LSF:Advanced:Locality
Locality
The "physical locality" of compute nodes can have significant impact on runtime performance. 20 nodes that are "near" to each other in the cluster will usually have better performance than 20 nodes scattered across the cluster if your application uses a lot of multiprocess communication. This applies both to the Infiniband fabric used on Ada and the 10Gbps Ethernet fabric used on curie.
The InfiniBand (IB) fabric(/network) that interconnects Ada's nodes is comprised of a central "core" switch, leaf switches, and the optical cables that interconnect them all together, including the nodes.
Nodes, up to 24, attach directly a leaf switch. So, any two cores on different nodes attached to the same leaf switch, can communicate by going across only one hop/switch. When the two communicating cores are on different nodes that are attached to different leaf switches, then the number of hops is at least three (node->leaf->core->leaf->node).
The manner by which LSF places a job across nodes on the IB fabric is based on its own internal algorithm. Sometimes, a user may want to "encourage" a different arrangement from that of LSF.
Job Placement in the IB Fabric on ada
On Ada's NextScale nodes, you can improve performance by ensuring that the nodes selected for your job are "close" to each other. This helps to minimize latencies between nodes during communication.
For the best explanation of this, see the section Control job locality using compute units in the Administering IBM Platform LSF manual available in our local copy of the LSF documentation [HRPC - need link for our latest online copy of this]
For Ada's NextScale nodes, we define a "Compute Unit" as all the nodes connected to a single Infiniband switch. There are 24 nodes, each with 20 cores in each compute unit when means that you can run jobs up to 480 cores with only one "hop" (switch) between each node. Jobs using more than that number must use at least three hops for nodes on different switches (first to the source nodes switch, then to the core switch and then finally to the destination switch). Even nodes in the same rack (each rack has three Infiniband switches) will have to travel this distance.
If you are running multinode jobs and are either concerned about
- consistency (e.g. for benchmarking), or,
- maximum efficiency
you should consider making use of the settings for locality.
Be aware, however, that it may take longer before your job can be scheduled. If you ask for 24 nodes all on one switch, the scheduler will delay your job until that constraint can be met. If you ask for any 24 nodes, the scheduler may pick one node from each of 24 switches. Although the latter may run sooner, it will be much more inefficient since every node involved must pass through the core switch to talk to any other node.
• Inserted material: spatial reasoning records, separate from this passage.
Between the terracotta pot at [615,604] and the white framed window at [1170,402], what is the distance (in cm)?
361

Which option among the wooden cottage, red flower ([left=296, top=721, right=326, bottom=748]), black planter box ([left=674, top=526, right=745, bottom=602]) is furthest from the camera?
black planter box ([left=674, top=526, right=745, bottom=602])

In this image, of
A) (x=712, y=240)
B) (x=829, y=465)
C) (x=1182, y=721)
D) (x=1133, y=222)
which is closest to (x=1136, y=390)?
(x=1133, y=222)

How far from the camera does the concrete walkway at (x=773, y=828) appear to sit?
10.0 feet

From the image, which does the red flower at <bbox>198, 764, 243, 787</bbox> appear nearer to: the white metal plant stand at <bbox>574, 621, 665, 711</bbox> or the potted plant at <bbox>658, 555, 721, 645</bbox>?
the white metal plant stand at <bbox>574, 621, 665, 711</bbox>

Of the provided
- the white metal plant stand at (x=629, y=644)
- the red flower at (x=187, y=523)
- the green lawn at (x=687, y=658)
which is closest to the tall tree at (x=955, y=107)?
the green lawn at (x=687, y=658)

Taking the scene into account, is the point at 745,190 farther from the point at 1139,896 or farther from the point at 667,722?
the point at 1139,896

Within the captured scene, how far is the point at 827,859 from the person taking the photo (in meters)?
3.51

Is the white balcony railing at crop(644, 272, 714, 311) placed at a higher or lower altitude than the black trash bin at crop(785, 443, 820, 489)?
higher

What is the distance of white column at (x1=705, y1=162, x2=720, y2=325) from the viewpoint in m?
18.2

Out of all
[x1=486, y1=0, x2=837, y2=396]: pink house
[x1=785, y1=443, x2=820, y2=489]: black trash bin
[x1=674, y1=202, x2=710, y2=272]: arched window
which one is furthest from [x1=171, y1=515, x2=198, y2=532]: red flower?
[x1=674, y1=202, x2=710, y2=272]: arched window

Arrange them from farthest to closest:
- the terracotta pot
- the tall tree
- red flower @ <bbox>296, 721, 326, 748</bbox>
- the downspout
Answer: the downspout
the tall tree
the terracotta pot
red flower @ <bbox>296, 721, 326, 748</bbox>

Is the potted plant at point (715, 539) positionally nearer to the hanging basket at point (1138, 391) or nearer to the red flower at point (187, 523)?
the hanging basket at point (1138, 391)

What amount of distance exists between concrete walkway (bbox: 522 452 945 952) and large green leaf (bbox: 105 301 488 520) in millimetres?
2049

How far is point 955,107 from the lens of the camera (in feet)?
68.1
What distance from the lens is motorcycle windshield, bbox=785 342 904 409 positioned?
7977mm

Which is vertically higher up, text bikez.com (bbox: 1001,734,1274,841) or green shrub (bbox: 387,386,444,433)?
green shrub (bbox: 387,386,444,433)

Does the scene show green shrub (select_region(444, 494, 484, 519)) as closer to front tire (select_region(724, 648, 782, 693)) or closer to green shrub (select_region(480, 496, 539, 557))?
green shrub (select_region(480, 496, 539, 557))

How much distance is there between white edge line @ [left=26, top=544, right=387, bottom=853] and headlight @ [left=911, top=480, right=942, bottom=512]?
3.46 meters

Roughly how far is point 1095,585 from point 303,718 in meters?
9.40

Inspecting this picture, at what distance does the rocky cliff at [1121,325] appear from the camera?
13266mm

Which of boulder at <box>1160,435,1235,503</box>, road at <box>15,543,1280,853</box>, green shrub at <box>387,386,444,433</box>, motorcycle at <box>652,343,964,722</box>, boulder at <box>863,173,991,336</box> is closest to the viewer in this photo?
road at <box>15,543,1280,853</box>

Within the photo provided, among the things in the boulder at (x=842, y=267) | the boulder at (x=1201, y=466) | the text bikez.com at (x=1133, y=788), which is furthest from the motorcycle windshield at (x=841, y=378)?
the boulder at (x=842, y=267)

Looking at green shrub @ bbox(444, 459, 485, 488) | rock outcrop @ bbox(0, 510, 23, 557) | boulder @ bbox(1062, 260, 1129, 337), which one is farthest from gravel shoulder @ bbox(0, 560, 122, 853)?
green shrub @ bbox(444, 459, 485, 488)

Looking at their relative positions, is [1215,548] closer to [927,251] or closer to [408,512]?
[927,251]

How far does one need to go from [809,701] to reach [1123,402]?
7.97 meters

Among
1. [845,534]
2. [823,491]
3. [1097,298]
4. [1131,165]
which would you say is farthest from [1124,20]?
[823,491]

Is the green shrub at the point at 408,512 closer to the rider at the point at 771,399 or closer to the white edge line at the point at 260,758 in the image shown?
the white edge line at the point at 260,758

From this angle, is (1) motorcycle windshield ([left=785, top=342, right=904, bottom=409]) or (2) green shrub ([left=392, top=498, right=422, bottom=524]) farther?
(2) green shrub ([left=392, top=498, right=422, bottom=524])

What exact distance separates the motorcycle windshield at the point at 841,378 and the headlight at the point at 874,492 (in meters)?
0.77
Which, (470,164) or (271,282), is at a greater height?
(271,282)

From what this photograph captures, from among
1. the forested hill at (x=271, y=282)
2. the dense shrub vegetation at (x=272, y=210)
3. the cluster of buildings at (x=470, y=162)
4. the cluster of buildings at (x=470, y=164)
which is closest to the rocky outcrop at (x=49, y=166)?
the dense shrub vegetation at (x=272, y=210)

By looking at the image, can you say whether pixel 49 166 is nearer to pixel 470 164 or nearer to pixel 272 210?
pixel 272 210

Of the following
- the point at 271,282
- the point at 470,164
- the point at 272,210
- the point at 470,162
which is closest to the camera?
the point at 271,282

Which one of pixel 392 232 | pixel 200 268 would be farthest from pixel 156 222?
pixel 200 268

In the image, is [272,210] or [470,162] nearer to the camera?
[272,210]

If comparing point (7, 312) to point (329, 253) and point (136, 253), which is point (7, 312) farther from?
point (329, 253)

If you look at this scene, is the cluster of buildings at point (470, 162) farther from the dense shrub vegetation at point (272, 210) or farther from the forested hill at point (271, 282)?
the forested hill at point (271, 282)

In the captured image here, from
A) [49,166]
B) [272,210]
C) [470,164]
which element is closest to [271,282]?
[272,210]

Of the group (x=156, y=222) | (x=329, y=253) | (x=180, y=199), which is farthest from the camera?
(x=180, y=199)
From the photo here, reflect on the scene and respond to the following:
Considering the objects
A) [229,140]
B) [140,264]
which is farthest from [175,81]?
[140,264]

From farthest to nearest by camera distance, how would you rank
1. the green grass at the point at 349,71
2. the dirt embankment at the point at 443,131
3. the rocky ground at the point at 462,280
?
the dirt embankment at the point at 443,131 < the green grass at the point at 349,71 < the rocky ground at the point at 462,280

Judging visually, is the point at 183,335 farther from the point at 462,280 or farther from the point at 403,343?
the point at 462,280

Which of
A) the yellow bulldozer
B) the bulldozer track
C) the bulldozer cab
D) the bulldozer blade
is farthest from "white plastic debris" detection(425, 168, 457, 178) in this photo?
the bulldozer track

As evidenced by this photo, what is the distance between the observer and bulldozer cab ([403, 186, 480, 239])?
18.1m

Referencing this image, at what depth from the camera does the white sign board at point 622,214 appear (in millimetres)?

For details on syntax, see the link above. In general, the following two settings may be the most useful: Setting Result
-R "cu[pref=maxavail]"
This will select nodes that are on switches that are the least utilized. This will help to group nodes together to help minimize interswitch communication. It won't be as efficient as the next setting, but should cut down the amount of time your job has to wait before starting
-R "cu[maxcus=number]"
This will guarantee that your job will utilize no more
than number of compute units. So, if number=1, you can use up to 480 cores and be sure of the most efficient communication pattern. With 2, you can go up to 960, which any one node can communicate with 23 nodes in only one hop and the other 24 nodes in three hops
Again, see the link above for details.
Note, that you can also combine settings. For example,
-R "cu[pref=maxavail:maxcus=3]"
would assign your jobs to the three emptiest switches. The myriad of options/combinations is too much to document here. Just keep in mind that by using compute units to minimize communications costs can have a significant impact.